I try to talk very candidly to friends about Lily's successes and struggles. I don't know if it makes them uncomfortable that I'm excited about something going on with Lily like, "She asked me a question appropriately." Maybe they're on more comfortable footing when I share Emma's successes and struggles because they get the frame of reference. Regardless, I also try to celebrate their kids' successes with them -- and lament their struggles. They love their kids no less.
I'll probably realize I'm wrong at some point, but I feel like I've reached a really good place with Lily. I accept her completely. But before I got where I am with Lily today I wondered how to accept autism. Before I wondered how to accept autism, I wondered how best to spread awareness. Before I wondered how to spread awareness I wondered what had caused it. Before I wondered what caused it, I wondered whether I shouldn't have vaccinated. Before I wondered about vaccines, I wondered about cures. Before I wondered about cures, I didn't have an autistic child.
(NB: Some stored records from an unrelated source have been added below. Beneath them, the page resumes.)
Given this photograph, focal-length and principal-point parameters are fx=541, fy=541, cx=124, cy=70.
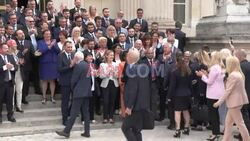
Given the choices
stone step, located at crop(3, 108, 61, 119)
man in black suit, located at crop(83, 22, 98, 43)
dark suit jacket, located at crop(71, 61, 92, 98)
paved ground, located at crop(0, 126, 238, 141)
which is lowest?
paved ground, located at crop(0, 126, 238, 141)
Each new thing I learned either built upon the last, or completely razed it to the ground and rebuilt it from scratch. I was totally adrift and I needed to understand. Needed to because my daughter was autistic. No other reason.
Before I had an autistic child, everything I knew about autism came from "Rainman." Everything. Just like your friends. You don't like the questions they ask? Help them ask the right ones. You can't celebrate your friends' kids victories and support them during their losses? Then the problem isn't your friends' insensitivity or lack of perspective. The problem just might be YOU.